原文
★ ★ ★ ★ ★ ★ ★
誌面に入りきらなかったインタビューをご紹介します。

米澤先生インタビュー

――ミステリーを書く文章力というものはありますか。

米澤先生:文章力は作家にとって筋力のようなものです。走り幅跳びをするのでもマラソンをするのでも、筋力は必要です。
最終的にはアメフトに適した筋肉や、水泳に適した筋肉を身につけることになるでしょうが、まずは基礎体力をつけなければ土俵には上がれません。文章をミステリーに特化させていこうとするよりも、言いたいことを的確に伝えられるわかりやすい文章を書けるようになることが先決です。

――現代のミステリーでは、動機が重要でしょうか。

米澤先生:犯人には犯人なりの切実な理由があるはずですから、動機は重要だというのが基本です。ですが現代では、それを敢えて軽視することで乾いた味わいを出そうとするミステリーもよく書かれています。
理由のない殺人であるとか、奇妙な動機であるとか、余人には理解しがたい動機をクローズアップしたサイコサスペンスであるとか、あるいは動機しかないホワイダニット(Why done it)などなど、さまざまなバリアント(変種)があります。

――初めてミステリーを書く人が注意したほうがいいことはありますか。

米澤先生:たとえば、母屋と離れがあって、離れに行ったときに、思わずかっとなって人を殺してしまったとしましょう。
「どうしよう? このままでは足跡が残ってしまう。そうだ!」となって、竹馬に乗って離れた飛び石を伝って帰るというトリックを考えたとします。
しかし、その竹馬はどこにあったんだということになりますよね。
母屋から持ってきたとしたら、離れに行く前の段階で、これから殺人が起きて竹馬で帰ることがわかっていたということになってしまいます。順番が逆です。

――なるほど、その場合は計画殺人でないとおかしいことになりますね。

米澤先生:もしも竹馬を持っていかなければならないのなら、何か理由を作らないといけません。
今の話はあまりにもあからさまな例ですから間違えることはないでしょうが、もっと複雑なミステリーになると、よく考えると実は因果関係が逆になっているということは、ときどき起こります。

インタビューを終えて(編集後記)

架空の町、簔石が舞台!Iターンを題材としたミステリー

米澤穂信さんの新刊『Iの悲劇』は、Iターンを題材にしています。
★ ★ ★ ★ ★ ★ ★
データ部分
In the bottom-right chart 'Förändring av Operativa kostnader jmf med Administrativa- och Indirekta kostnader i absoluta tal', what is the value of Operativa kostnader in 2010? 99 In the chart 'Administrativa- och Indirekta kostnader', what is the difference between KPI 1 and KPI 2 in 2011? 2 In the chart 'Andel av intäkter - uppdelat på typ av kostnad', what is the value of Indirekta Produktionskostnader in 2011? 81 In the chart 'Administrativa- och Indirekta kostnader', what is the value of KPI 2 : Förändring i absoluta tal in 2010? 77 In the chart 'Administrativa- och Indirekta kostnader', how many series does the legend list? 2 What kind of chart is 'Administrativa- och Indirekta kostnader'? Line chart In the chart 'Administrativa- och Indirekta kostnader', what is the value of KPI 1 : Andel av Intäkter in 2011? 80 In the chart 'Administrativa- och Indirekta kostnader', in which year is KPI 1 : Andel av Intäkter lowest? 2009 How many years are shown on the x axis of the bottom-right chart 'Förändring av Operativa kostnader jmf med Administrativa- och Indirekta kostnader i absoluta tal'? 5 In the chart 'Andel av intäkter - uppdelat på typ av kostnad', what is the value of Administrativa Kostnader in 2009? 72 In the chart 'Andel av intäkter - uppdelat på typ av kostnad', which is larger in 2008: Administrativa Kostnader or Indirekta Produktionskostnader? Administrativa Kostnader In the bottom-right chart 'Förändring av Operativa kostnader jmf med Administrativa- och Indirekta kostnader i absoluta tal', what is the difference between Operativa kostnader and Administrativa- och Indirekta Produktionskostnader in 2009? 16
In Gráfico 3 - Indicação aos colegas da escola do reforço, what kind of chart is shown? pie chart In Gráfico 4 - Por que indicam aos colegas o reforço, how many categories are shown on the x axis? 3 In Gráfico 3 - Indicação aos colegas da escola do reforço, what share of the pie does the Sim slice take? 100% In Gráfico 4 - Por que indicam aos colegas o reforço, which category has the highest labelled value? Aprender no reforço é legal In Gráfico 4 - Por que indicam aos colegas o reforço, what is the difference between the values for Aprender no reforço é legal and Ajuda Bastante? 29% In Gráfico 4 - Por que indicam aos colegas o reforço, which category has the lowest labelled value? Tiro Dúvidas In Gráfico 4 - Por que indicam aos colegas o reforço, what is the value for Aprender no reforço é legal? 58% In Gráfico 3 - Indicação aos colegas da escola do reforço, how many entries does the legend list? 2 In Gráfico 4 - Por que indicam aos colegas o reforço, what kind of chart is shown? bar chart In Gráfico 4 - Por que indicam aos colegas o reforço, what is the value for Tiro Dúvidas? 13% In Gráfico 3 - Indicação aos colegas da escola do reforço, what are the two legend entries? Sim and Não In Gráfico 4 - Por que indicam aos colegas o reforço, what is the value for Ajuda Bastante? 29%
★ ★ ★ ★ ★ ★ ★
課題内容
インタビューの内容をもとに、次の問いにそれぞれ答えてください。
(a) 米澤先生は、作家にとっての文章力を何にたとえていますか。
(b) 動機を敢えて軽視するミステリーは、それによって何を出そうとしているとされていますか。
(c) 竹馬の例で、犯人は竹馬に乗って何を伝って帰るとされていますか。
データの行はここでは使いません。

解答
(a) 筋力
(b) 乾いた味わい
(c) 離れた飛び石